しかし、学術界ではリプログラミングの安全性に関する懸念が依然として残っている。米国立衛生研究所(NIH)の老化研究者は、既知の癌遺伝子であるc-Mycを一時的に発現させるだけでも、予測不能な細胞増殖を引き起こす可能性があると警告している。そのため、Life Biosciencesの試験設計では3つの因子のみを使用し(c-Mycを除外)、mRNAの一過性発現システムを採用することで発癌リスクを低減させている。
内受容感覚:身体の「第六感」
同日、『Nature Neuroscience』に掲載された研究が内受容感覚の神経基盤を明らかにした。内受容感覚とは、内臓・心拍・呼吸などの身体内部の状態を感知する能力であり、視覚・聴覚・触覚などの5つの外受容感覚とは異なるものだ。科学者たちは機能的磁気共鳴画像法(fMRI)を通じ、大脑島皮質が内受容感覚シグナルの中枢的な統合拠点であることを発見した。

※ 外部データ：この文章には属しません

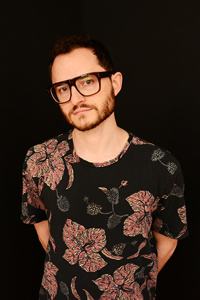 Pascal Le Boeuf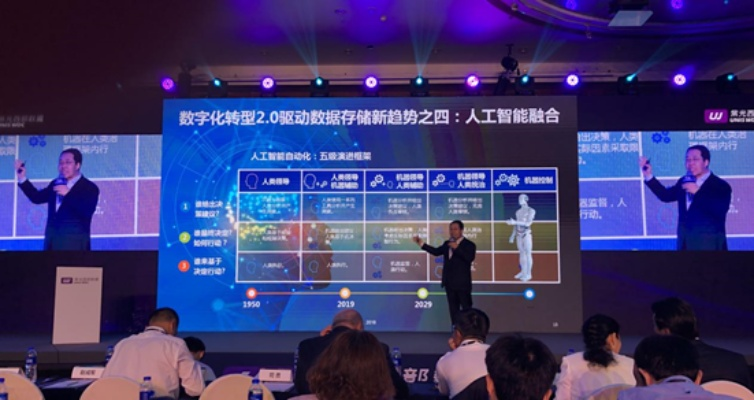 IDC服务新时代，数字化转型的强力引擎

新たな研究はさらに、内受容感覚の感度には個人差が非常に大きいことを示している。自分の心拍を正確に感知できる人もいれば、ほとんど気づかない人もいる。この差異は感情調節、不安傾向、さらには自閉スペクトラム症と密接に関連している。例えば、心拍をきわめて強く感知する人はパニック障害を発症しやすく、逆に内部シグナルに鈍感な人は自身の感情を認識するのが困難になる場合がある(失感情症)。

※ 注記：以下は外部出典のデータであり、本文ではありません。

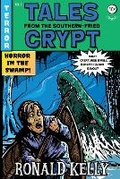 Cover: Tales from the Southern-Fried Crypt - Macabre Ink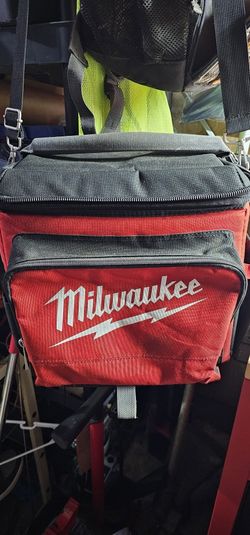 Milwaukee Lunch Cooler Bag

さらに興奮を呼ぶのは、マインドフルネス瞑想やバイオフィードバックトレーニングによって内受容感覚の精度を改善できることを研究者が発見した点だ。これは不安、うつ病、依存症などの精神障害の治療において、非薬物的介入の新たな道を切り開くものだ。
編集後記:二つの糸口の交差点
リプログラミングと内受容感覚——一方は分子レベルで細胞の年齢をリセットし、もう一方は神経レベルで内部シグナルを解読する。一見異なる分野に属するように見えるが、どちらも生命制御の核心——「情報」——に触れている。細胞はエピジェネティック情報を利用して若い状態を維持し、脳は内受容感覚の情報を利用して身体の恒常性を維持する。エピジェネティック情報が乱れると細胞は老化し、内受容感覚の情報が乱れると心理的バランスが崩れる。将来的には、バイオテクノロジーで前者を修復し、デジタル療法で後者を調整することで、真の「心身の若返り」が実現できるかもしれない。
もちろん、これらの進歩はまだ初期段階にある。臨床試験が失敗する確率は低くなく、内受容感覚の科学的な臨床応用にもさらなるエビデンスが必要だ。しかしいずれにせよ、2026年6月12日、この二つの分野のマイルストーンは、生命科学の次なる黄金時代の一端を垣間見せてくれた。